Canada: Terra Nova – Newfound Land

Two days ago, I arrived in Terra Nova National Park. My cabin is lovely – but its location somewhat odd: The Trans Canada Highway that cuts right through the Park is so close that you can hear the cars; and right next to the cabin, a huge cell phone antenna mast has been installed recently which gives the retreat on a little hill and surrounded by trees a surreal character…

Cabin and neighbouring antenna mast

The good thing is that it is located in close neighbourhood to the Park’s headquarters where the rangers and researchers are based, including David Saunders, who has been assisting the artists in residence at Terra Nova for many years now. And he knows about the essentials! He provided a bike for me to use which is crucial as the distances even to the campground and the visitor center are not to be underestimated (which I actually did…). After taking me grocery shopping in his hometown Glovertown which is about 20 km away (and the closest town with a food store) he gave me a wonderful tour around the park areas accessible by car. We also went to Terra Nova town which was founded as a railway station. The complete Newfoundland railway system was closed down in the 1980s and the rails removed, but you can still see the trail where they were running.

Old railway bridge and former railway track at the town of Terra Nova

In the evening he and his wife and son invited me for supper (sic.) in their cabin. We went there by boat – the only way to get there! The boat trip was absolutely amazing: peaceful inlets and sounds, beautiful coastlines with scattered cottages. We saw ospreys and bald eagles, and everybody agreed that it was the perfect evening…

View over Terra Nova Park from Blue Hill

Parks Canada owns another cabin in the Park: totally remote and about 30 km by boat towards the open ocean at Park Harbour – and I was offered to be dropped off there for a couple of nights… My heart starts beating faster by excitement just by thinking about it.

My work in the Park will be related to the discovery of and early Euro immigration to Newfoundland. The Center of Newfoundland Studies at Memorial University in St. John’s provided me with digitized versions of historic maps. In the Park, I want to shoot a video sequence coming in from the ocean by boat. Moreover, as I learned yesterday that David’s father grew up on Flat Island, a small island off the coast which had been settled by his ancestors more than 200 years ago, I would like to make an interview with him and possibly others from the family about their childhood on the island. Coming from Europe – the Old World – it is exciting to me that the history of Euro Newfoundland settlers – who have obviously shaped the present society – is alive today in the sense that there are desendants of the early immigrants around that can tell the story of their families right from their arrival in the New World onwards, as it was reported to them over the generations…

Newfoundland has preserved the spirit of the days of our planet’s exploration and discovery – it has remained Terra Nova, the New Found Land to the present day.

Map dated from 1602

Rona Rangsch / / Art, Residencies, Travelling / Permalink

About Rona Rangsch

Rona Rangsch studied physics at the Universities of Cologne and Saarbrücken where she graduated in 1996. After scientific research activities at several renowned institutions she made physics her hobby to start a carreer as a media artist.

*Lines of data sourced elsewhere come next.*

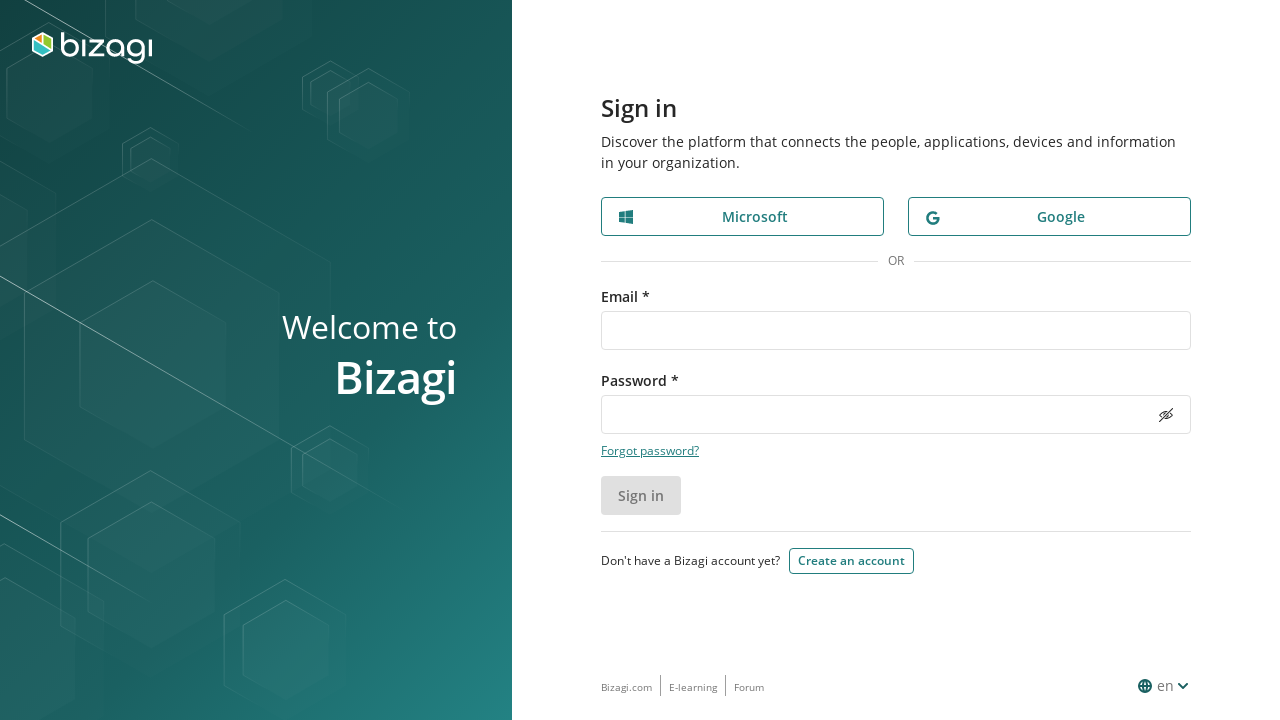

--- FILE ---
content_type: text/html; charset=utf-8
request_url: https://accounts.bizagi.com/?redirectUri=aHR0cHM6Ly9hY2NvdW50cy5iaXphZ2kuY29tL29hdXRoMi9zZXJ2ZXIvYXV0aG9yaXplP2ludGVybmFsU3RhdGU9ZDJhNWFhYTAtOWNkNS00Yzk2LTk2YTEtMWQ2NTZlZThkYTEwJl9fb2F1aW5zdF9fPWQyYTVhYWEwLTljZDUtNGM5Ni05NmExLTFkNjU2ZWU4ZGExMA==&stateRedirectUri=L29hdXRoMi9zZXJ2ZXIvYXV0aG9yaXplP3Jlc3BvbnNlX3R5cGU9Y29kZSZjbGllbnRfaWQ9ZmVlZGJhY2suYml6YWdpLmNvbS5lbiZyZWRpcmVjdF91cmk9aHR0cHMlM0ElMkYlMkZ1c2VyYXV0aC5iaXphZ2kuY29tJTJGYXBpJTJGQWNjb3VudHNBdXRoJTNGdGFzayUzRGNhbGxiYWNrJTI2Y2xpZW50JTNEZmVlZGJhY2tlbiZzdGF0ZT1hSFIwY0hNNkx5OW1aV1ZrWW1GamF5NWlhWHBoWjJrdVkyOXRMMlZ1TDNSdmNHbGpjeTlwWkdWaEwzTjBZWFIxY3k5aGJHd3ZZMkYwWldkdmNua3ZZV3hzTDNOdmNuUXZibVYzTDNCaFoyVXZNVFUlM0Q=
body_size: 2269
content:
<!doctype html>
<html lang="en">
<head>
    <meta charset="utf-8">
    <title>Bizagi Accounts</title>
    <base href="/">

    <meta name="viewport" content="width=device-width, initial-scale=1">
    <meta http-equiv="X-UA-Compatible" content="IE=edge" />
    <link rel="icon" type="image/x-icon" href="favicon.ico">
    <link href="2024_2_26__23_10_22/cloud-theme.css" rel="stylesheet" />
</head>
<body style="-ms-overflow-y: hidden;">
    <input id="bundleFolder" type="hidden" value="2024_2_26__23_10_22" />
    <bzg-root [ap]="[base64]/[base64]">
        <style type="text/css">
            @-webkit-keyframes bounce {
                from { -webkit-transform: translate3d(0, 0, 0); transform: translate3d(0, 0, 0);     }
                to   { -webkit-transform: translate3d(0, -15px, 0); transform: translate3d(0, -15px, 0); }
            }
            @keyframes bounce {
                from { -webkit-transform: translate3d(0, 0, 0); transform: translate3d(0, 0, 0);     }
                to   { -webkit-transform: translate3d(0, -15px, 0); transform: translate3d(0, -15px, 0); }
            }

            .container_loading {
                display: -webkit-box;
                display: -ms-flexbox;
                display: flex;
                width: 100%;
                height: 100%;
                -webkit-box-align: center;
                -ms-flex-align: center;
                        align-items: center;
                -webkit-box-pack: center;
                -ms-flex-pack: center;
                        justify-content: center;
            }
        </style>
        <div class="container_loading">
            <svg width="60" height="60" x="0px" y="0px" viewBox="0 0 351 375.5" style="enable-background:new 0 0 351 375.5;" xml:space="preserve" class="loader__icon loader__icon--explorer loader__icon--m">
            <line class="line-one" x1="176" y1="17.7" x2="324" y2="103.7" />
            <line class="line-two" x1="324" y1="103.7" x2="324" y2="274.7" />
            <line class="line-three" x1="324" y1="274.7" x2="176" y2="360.7" />
            <line class="line-four" x1="176" y1="360.7" x2="27" y2="274.7" />
            <line class="line-five" x1="27" y1="274.7" x2="27" y2="103.7" />
            <line class="line-six" x1="27" y1="103.7" x2="176" y2="17.7" />
        </svg>
        </div>
    </bzg-root>

    <script type="text/javascript" src="2024_2_26__23_10_22/runtime.js" defer></script>
    <script type="text/javascript" src="2024_2_26__23_10_22/polyfills.js" defer></script>
    <script type="text/javascript" src="2024_2_26__23_10_22/main.js" defer></script>
</body>
</html>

She was trained in multimedia design at ca-medien.colleg Essen and attended Kunstakademie Düsseldorf as a guest student. Rona was awarded a number of international residency and research grants. Besides exhibiting her own work in Germany and abroad she co-curates the exhibition and residency programs of Künstlerhaus Dortmund where she is a member since 2003. (www.rangsch.de)

One Response to Canada: Terra Nova – Newfound Land

  1. David says:

    Your blog stories, pics and descriptions are awesome, it makes our world sound so awesome. I think we can do Flat Island this week.